= Vorgegebener Text =
Lange hatte man in den kirchlichen Friedensgruppen zuvor diskutiert, ob man sich an dieser staatlichen Veranstaltung beteiligen sollte. Man befürchtete die Vereinnahmung. Es stellte sich jedoch schnell heraus, daß während des Marsches die von der Aktion Sühnezeichen aufgerufenen Teilnehmer das Übergewicht hatten. „Die anderen hatten plötzlich Angst, wir können sie vereinnahmen“, sagte einer der Christen, der den 85-Kilometer-Fußmarsch in drei Tagen mitgemacht hatte.

= Aufgabe =
Kopiere aus dem Text über den Friedensmarsch unverändert den Abschnitt zwischen „Lange hatte man“ und „Tagen mitgemacht hatte.“, beide Stellen eingeschlossen. Die Zeilen sind eigenständiges Material und gehören nicht zum Text über den Friedensmarsch.

= Daten =
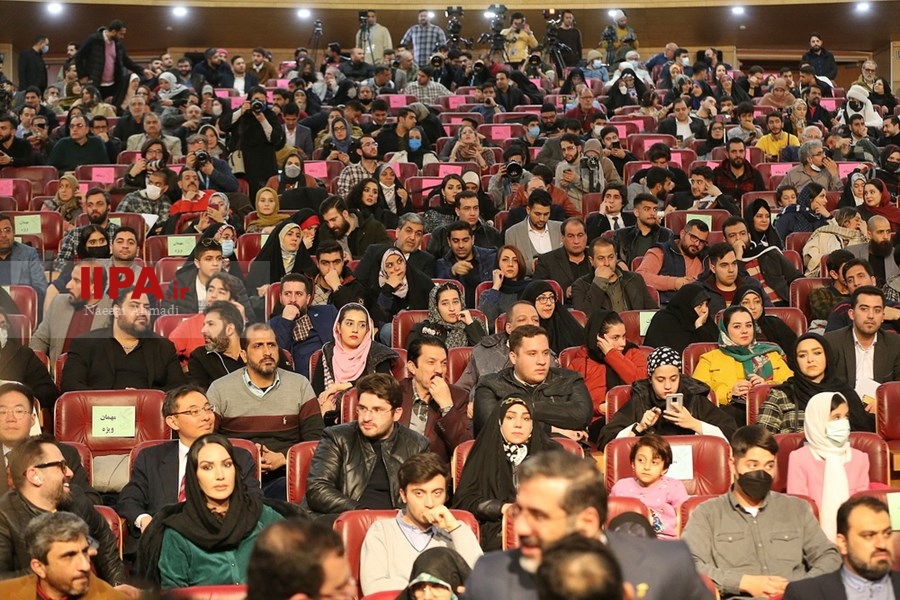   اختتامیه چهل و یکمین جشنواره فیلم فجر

...

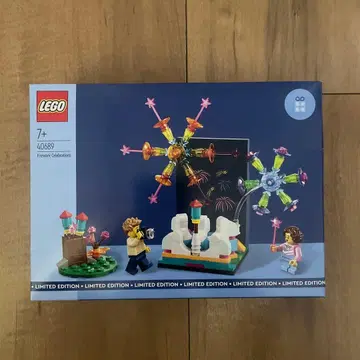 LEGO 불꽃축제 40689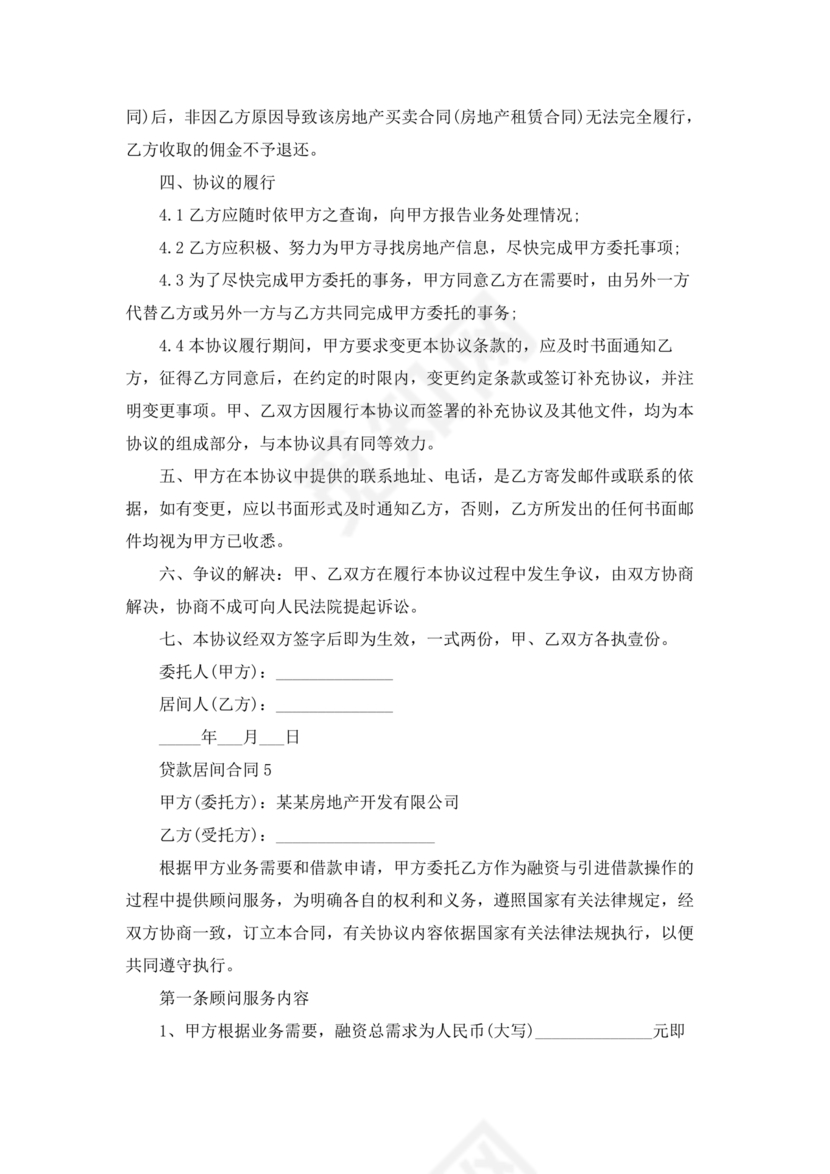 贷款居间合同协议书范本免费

---

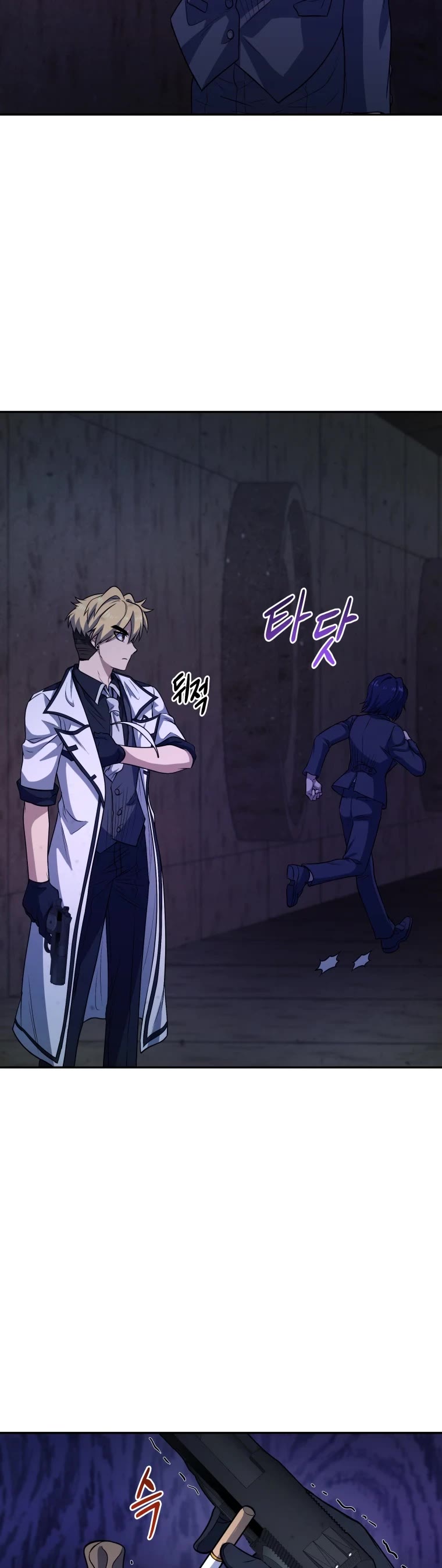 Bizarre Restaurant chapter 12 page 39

= Ergebnis =
Lange hatte man in den kirchlichen Friedensgruppen zuvor diskutiert, ob man sich an dieser staatlichen Veranstaltung beteiligen sollte. Man befürchtete die Vereinnahmung. Es stellte sich jedoch schnell heraus, daß während des Marsches die von der Aktion Sühnezeichen aufgerufenen Teilnehmer das Übergewicht hatten. „Die anderen hatten plötzlich Angst, wir können sie vereinnahmen“, sagte einer der Christen, der den 85-Kilometer-Fußmarsch in drei Tagen mitgemacht hatte.